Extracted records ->
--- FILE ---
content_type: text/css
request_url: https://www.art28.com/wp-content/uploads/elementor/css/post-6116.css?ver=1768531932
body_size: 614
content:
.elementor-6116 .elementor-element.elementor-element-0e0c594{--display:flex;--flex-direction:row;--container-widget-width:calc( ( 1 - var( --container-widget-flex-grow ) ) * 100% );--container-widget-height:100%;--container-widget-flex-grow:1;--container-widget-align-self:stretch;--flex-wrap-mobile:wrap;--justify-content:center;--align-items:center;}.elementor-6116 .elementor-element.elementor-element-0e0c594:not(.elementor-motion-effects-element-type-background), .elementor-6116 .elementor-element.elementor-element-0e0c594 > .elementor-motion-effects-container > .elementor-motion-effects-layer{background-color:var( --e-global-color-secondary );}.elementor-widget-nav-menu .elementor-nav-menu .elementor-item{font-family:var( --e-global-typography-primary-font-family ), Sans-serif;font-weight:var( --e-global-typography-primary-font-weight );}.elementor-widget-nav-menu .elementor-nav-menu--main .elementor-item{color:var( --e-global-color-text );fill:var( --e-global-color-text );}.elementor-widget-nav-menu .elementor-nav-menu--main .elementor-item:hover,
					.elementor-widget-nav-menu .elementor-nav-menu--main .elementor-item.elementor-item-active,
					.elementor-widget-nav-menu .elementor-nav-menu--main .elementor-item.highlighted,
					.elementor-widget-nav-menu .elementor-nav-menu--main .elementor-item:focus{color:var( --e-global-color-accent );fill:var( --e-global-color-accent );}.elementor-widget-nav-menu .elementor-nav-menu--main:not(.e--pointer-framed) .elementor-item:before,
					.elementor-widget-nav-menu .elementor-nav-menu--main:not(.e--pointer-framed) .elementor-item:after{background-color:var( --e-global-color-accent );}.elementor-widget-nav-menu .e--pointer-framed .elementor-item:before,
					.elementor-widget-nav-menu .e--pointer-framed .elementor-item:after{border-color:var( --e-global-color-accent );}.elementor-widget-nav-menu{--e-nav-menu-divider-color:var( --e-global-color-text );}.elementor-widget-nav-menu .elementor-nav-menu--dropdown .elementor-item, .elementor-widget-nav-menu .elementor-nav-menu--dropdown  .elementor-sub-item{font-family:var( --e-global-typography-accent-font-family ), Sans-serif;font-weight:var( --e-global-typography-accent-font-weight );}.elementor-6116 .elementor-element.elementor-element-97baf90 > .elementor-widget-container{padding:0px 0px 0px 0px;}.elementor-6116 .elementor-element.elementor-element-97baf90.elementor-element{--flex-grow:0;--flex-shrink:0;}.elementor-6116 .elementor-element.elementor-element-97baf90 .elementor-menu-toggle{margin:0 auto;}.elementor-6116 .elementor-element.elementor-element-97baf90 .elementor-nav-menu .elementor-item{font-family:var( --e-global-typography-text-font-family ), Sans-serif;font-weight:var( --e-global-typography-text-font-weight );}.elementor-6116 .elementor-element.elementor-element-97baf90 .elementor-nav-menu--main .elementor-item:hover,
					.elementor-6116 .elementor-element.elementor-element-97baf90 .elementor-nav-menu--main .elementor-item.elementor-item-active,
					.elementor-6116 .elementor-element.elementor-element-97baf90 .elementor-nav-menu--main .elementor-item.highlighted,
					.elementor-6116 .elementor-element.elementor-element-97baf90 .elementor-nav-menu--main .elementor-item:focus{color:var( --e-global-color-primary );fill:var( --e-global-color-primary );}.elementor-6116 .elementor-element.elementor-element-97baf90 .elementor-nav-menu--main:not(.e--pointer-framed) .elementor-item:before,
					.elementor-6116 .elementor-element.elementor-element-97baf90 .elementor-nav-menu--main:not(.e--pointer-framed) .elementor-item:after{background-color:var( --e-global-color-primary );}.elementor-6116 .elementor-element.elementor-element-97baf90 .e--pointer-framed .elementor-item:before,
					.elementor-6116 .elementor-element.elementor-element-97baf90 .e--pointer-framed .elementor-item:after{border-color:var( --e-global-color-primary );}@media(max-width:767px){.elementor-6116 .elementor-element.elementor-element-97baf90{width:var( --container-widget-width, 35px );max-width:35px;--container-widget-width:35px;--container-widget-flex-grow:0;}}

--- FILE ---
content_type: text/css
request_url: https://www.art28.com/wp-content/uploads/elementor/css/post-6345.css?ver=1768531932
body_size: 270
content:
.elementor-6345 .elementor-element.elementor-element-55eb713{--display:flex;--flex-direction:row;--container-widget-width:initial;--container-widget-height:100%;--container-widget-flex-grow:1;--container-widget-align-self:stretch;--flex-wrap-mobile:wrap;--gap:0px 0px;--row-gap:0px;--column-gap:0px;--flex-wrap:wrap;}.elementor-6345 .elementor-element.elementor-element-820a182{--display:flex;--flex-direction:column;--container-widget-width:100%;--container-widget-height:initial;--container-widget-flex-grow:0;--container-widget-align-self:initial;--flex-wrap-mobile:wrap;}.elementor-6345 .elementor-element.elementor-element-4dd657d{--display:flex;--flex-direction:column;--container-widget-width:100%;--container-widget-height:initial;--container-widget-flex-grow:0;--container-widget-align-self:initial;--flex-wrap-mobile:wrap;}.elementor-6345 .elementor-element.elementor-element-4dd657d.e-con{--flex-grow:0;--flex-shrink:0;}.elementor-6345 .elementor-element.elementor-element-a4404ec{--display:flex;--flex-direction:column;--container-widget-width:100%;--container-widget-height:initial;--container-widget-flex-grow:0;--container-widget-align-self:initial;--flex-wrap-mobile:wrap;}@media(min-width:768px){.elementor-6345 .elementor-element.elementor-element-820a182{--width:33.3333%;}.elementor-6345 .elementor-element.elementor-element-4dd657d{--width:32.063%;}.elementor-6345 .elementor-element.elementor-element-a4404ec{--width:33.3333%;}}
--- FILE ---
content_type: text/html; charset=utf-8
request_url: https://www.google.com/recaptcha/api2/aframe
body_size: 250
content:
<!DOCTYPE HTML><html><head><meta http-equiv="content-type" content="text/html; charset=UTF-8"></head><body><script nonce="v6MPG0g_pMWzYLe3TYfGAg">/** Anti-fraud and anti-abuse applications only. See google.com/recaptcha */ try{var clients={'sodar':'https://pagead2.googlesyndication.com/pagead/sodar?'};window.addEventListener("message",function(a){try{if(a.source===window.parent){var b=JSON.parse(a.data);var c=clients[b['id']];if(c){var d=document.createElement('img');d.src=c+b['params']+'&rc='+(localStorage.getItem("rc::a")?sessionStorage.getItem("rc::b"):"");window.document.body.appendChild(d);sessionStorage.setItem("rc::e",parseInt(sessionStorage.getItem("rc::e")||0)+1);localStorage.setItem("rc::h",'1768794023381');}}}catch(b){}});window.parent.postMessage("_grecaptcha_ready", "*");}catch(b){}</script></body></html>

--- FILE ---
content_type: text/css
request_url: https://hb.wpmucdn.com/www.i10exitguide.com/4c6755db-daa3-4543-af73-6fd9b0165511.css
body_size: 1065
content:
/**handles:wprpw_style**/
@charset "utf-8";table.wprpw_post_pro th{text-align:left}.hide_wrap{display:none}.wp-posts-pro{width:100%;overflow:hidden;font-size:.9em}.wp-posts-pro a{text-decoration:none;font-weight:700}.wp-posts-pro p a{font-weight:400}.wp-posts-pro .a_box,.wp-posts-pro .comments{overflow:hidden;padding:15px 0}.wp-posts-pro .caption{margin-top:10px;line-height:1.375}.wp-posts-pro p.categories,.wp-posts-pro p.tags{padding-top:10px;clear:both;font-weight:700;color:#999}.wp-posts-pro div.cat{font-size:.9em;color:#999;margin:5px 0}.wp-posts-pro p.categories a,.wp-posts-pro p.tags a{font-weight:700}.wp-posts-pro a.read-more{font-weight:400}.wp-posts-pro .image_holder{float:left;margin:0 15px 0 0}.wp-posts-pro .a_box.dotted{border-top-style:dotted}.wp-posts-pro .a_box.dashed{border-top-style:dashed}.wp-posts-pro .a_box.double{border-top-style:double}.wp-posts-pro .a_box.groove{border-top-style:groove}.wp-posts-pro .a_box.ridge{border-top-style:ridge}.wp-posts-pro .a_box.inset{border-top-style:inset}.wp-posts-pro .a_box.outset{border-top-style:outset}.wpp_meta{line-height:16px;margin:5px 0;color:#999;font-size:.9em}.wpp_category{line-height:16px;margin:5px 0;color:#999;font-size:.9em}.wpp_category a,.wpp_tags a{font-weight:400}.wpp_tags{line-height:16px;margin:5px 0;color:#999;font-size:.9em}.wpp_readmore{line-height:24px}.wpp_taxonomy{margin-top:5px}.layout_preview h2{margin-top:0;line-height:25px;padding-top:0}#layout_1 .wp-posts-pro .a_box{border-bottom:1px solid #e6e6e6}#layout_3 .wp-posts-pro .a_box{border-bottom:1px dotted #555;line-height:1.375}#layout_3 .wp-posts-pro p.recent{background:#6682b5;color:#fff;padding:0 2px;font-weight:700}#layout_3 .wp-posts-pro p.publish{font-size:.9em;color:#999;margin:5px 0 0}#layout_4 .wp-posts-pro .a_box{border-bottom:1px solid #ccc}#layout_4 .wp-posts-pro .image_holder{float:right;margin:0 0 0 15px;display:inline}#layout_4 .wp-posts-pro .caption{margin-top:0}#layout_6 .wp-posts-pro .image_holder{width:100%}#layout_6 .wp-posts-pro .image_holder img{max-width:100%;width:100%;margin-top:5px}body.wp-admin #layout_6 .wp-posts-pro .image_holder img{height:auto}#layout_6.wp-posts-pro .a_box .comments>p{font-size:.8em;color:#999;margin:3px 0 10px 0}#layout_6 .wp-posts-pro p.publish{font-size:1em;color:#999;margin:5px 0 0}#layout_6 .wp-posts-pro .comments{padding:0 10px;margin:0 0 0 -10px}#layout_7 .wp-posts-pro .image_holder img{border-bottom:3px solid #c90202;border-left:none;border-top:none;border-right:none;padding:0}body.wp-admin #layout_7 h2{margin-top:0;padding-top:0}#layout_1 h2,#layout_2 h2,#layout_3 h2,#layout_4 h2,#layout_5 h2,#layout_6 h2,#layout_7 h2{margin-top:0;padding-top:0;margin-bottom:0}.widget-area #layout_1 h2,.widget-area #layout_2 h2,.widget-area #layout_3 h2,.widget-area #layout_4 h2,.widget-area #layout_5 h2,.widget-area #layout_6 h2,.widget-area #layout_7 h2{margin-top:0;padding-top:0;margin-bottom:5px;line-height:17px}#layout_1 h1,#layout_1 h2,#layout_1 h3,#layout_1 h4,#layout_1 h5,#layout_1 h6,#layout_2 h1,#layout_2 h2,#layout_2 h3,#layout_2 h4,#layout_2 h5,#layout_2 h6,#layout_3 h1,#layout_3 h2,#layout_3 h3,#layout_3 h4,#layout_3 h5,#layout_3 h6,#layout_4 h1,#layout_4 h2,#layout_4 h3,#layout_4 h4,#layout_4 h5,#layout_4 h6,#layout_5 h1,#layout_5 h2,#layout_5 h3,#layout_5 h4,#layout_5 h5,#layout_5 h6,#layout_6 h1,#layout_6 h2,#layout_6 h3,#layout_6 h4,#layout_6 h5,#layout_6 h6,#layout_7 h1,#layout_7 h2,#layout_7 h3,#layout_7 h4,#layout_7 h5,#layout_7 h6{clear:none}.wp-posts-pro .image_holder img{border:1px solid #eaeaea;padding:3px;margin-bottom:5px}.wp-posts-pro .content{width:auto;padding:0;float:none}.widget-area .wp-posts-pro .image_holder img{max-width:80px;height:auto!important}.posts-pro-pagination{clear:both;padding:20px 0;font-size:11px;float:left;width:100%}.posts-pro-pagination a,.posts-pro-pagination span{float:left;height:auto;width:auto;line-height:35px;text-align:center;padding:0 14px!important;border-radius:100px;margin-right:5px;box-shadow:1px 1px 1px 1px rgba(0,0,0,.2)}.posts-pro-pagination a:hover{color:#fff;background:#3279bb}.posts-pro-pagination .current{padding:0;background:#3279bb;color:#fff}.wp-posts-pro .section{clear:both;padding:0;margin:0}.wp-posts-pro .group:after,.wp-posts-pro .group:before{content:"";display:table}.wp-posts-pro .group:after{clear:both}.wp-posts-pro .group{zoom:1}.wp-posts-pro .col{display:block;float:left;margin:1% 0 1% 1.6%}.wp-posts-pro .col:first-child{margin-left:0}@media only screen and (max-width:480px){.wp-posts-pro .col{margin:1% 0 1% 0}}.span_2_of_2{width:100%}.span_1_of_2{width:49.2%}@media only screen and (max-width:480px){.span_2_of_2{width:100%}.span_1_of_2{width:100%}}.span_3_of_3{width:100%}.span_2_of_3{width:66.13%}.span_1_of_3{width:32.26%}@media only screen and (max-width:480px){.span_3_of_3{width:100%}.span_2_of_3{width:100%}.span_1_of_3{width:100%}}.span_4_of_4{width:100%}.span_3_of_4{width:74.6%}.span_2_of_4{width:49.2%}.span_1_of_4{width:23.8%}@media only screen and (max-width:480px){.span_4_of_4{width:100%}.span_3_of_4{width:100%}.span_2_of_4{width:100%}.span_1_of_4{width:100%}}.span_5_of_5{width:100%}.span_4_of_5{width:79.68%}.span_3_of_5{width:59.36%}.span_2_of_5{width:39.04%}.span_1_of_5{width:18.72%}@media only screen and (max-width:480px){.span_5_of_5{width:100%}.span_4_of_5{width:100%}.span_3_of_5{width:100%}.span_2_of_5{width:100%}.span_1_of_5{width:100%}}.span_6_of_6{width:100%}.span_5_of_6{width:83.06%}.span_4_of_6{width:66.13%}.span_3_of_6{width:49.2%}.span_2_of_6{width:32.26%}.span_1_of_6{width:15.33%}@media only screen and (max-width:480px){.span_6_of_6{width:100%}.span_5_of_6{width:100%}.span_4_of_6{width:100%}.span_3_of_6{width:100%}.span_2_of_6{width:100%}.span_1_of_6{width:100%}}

EXERCISE INSTRUCTIONS ->
If a line in the entries contains "fill", copy it.

RESPONSE ->
.elementor-6116 .elementor-element.elementor-element-0e0c594{--display:flex;--flex-direction:row;--container-widget-width:calc( ( 1 - var( --container-widget-flex-grow ) ) * 100% );--container-widget-height:100%;--container-widget-flex-grow:1;--container-widget-align-self:stretch;--flex-wrap-mobile:wrap;--justify-content:center;--align-items:center;}.elementor-6116 .elementor-element.elementor-element-0e0c594:not(.elementor-motion-effects-element-type-background), .elementor-6116 .elementor-element.elementor-element-0e0c594 > .elementor-motion-effects-container > .elementor-motion-effects-layer{background-color:var( --e-global-color-secondary );}.elementor-widget-nav-menu .elementor-nav-menu .elementor-item{font-family:var( --e-global-typography-primary-font-family ), Sans-serif;font-weight:var( --e-global-typography-primary-font-weight );}.elementor-widget-nav-menu .elementor-nav-menu--main .elementor-item{color:var( --e-global-color-text );fill:var( --e-global-color-text );}.elementor-widget-nav-menu .elementor-nav-menu--main .elementor-item:hover,
					.elementor-widget-nav-menu .elementor-nav-menu--main .elementor-item:focus{color:var( --e-global-color-accent );fill:var( --e-global-color-accent );}.elementor-widget-nav-menu .elementor-nav-menu--main:not(.e--pointer-framed) .elementor-item:before,
					.elementor-6116 .elementor-element.elementor-element-97baf90 .elementor-nav-menu--main .elementor-item:focus{color:var( --e-global-color-primary );fill:var( --e-global-color-primary );}.elementor-6116 .elementor-element.elementor-element-97baf90 .elementor-nav-menu--main:not(.e--pointer-framed) .elementor-item:before,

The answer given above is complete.